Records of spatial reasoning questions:

:::

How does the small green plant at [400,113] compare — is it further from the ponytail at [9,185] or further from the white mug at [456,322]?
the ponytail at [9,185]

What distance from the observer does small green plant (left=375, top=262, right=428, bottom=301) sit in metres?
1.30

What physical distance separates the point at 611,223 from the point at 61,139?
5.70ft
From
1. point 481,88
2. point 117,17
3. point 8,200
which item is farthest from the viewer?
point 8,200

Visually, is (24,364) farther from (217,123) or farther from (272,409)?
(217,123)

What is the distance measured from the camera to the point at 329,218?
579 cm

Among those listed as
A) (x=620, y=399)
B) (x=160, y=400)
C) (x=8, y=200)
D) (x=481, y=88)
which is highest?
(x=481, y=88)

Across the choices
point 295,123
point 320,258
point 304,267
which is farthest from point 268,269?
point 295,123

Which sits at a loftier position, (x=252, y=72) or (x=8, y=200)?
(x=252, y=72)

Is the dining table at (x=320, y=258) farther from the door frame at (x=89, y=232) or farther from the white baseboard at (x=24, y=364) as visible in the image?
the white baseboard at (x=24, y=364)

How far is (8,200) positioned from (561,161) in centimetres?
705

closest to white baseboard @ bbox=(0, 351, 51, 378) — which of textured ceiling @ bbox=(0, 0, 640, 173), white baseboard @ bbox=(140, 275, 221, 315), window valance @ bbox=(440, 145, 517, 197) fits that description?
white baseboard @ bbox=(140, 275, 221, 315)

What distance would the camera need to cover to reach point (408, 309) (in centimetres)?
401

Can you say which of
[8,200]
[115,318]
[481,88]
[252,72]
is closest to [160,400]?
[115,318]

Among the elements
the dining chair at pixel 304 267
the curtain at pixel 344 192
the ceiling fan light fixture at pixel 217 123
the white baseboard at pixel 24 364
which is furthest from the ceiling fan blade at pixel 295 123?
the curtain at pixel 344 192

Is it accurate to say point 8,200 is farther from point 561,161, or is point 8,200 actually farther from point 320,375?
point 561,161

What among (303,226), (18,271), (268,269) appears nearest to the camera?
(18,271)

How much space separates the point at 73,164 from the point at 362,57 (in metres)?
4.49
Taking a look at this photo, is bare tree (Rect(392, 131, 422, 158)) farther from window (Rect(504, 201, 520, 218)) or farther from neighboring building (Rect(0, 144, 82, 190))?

:::

[EXERCISE BRIEF]: Exactly and only the lines from the line containing "What distance from" through the last line of the entries should be copied, both ends included.

[SOLVED EXERCISE]:
What distance from the observer does small green plant (left=375, top=262, right=428, bottom=301) sit in metres?
1.30

What physical distance separates the point at 611,223 from the point at 61,139?
5.70ft
From
1. point 481,88
2. point 117,17
3. point 8,200
which item is farthest from the viewer?
point 8,200

Visually, is (24,364) farther from (217,123) or farther from (272,409)?
(217,123)

What is the distance measured from the camera to the point at 329,218?
579 cm

Among those listed as
A) (x=620, y=399)
B) (x=160, y=400)
C) (x=8, y=200)
D) (x=481, y=88)
which is highest?
(x=481, y=88)

Across the choices
point 295,123
point 320,258
point 304,267
which is farthest from point 268,269?
point 295,123

Which sits at a loftier position, (x=252, y=72) or (x=8, y=200)?
(x=252, y=72)

Is the dining table at (x=320, y=258) farther from the door frame at (x=89, y=232) or farther from the white baseboard at (x=24, y=364) as visible in the image?
the white baseboard at (x=24, y=364)

How far is (8,200) positioned from (561,161) in centimetres?
705

closest to white baseboard @ bbox=(0, 351, 51, 378) — which of textured ceiling @ bbox=(0, 0, 640, 173), white baseboard @ bbox=(140, 275, 221, 315), window valance @ bbox=(440, 145, 517, 197) fits that description?
white baseboard @ bbox=(140, 275, 221, 315)

What distance would the camera need to cover to reach point (408, 309) (in centimetres)?
401

Can you say which of
[8,200]
[115,318]
[481,88]
[252,72]
is closest to [160,400]?
[115,318]

Among the elements
the dining chair at pixel 304 267
the curtain at pixel 344 192
the ceiling fan light fixture at pixel 217 123
the white baseboard at pixel 24 364
which is furthest from the ceiling fan blade at pixel 295 123?
the curtain at pixel 344 192

Is it accurate to say point 8,200 is farther from point 561,161, or is point 8,200 actually farther from point 320,375?
point 561,161

What among (303,226), (18,271), (268,269) appears nearest to the camera?
(18,271)

How much space separates the point at 73,164 from the point at 362,57 (in metres)?
4.49
Taking a look at this photo, is bare tree (Rect(392, 131, 422, 158)) farther from window (Rect(504, 201, 520, 218)) or farther from neighboring building (Rect(0, 144, 82, 190))?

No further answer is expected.